Spaniens Auswahl dominiert das Finale um den WM-Titel und schlägt England mit 1:0. Ihr Passspiel ist dabei eine wahre Augenweide.

Weltmeisterliche Spielerinnentraube: Spaniens Fußballerinnen nach dem Schlusspfiff Foto: Alessandra Tarantino/ap

Es war ein Duell der Systeme, der unterschiedlichen Spielauffassungen, und am Ende stand der Triumph der Schönheit. Spanien ist Fußball-Weltmeister. Mit 1:0 gewann das Kollektiv in den roten Trikots gegen England. Filigrane Technik im Passspiel hatte sich gegen Athletik durchgesetzt. Die spanischen Ideen waren dem englischen Kraftfußball überlegen.

Der Ballbesitzfußball hat in diesen Zeiten, in denen das Spiel gegen den Ball fast schon belächelt worden war, ein Comeback auf der größten Bühne des Fußballs gefeiert. Spanien hat mit dem Ball gewonnen. Und das auch noch hochverdient. „Wir waren heute besser“, sagte die Schützin des einzigen Tors nach dem Spiel. Recht hat sie.
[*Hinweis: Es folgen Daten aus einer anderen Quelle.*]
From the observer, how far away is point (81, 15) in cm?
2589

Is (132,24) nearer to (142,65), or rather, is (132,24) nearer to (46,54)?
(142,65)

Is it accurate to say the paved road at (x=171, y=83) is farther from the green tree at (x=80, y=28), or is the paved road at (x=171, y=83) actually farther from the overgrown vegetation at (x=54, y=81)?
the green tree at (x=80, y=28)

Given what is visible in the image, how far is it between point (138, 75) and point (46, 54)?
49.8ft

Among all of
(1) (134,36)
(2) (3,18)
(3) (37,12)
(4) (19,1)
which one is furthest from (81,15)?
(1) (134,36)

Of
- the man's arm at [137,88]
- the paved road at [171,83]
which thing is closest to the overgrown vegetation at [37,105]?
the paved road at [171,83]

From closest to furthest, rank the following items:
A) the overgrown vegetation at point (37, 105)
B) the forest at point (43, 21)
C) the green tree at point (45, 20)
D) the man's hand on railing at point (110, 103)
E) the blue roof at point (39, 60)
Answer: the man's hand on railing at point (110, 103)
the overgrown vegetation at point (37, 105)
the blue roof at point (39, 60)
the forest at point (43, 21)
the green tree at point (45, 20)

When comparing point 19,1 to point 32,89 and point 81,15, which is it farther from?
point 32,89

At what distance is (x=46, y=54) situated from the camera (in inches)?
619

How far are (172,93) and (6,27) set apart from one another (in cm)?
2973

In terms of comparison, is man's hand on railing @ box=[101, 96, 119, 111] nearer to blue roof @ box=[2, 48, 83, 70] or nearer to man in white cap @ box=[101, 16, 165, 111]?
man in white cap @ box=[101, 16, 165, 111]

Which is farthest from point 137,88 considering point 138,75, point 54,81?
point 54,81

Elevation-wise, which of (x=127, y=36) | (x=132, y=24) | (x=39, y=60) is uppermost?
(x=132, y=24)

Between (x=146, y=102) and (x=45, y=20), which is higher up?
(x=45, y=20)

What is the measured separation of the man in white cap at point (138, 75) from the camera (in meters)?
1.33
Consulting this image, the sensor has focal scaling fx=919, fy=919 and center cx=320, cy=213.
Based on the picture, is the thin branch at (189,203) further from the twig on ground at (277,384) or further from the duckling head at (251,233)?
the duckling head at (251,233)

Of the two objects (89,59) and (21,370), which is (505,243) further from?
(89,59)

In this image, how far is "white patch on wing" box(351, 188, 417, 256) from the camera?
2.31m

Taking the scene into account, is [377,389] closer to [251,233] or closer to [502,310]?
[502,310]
Und so ist die Welt zu neuen Weltmeisterinnen gekommen.

Denn das war vor dem Anpfiff des Finales im Stadium Australia von Sydney schon klar. Es würde ein Team den Weltmeistertitel gewinnen, das noch nie zuvor ganz oben gestanden hatte. Doch gewundert hatte sich darüber niemand.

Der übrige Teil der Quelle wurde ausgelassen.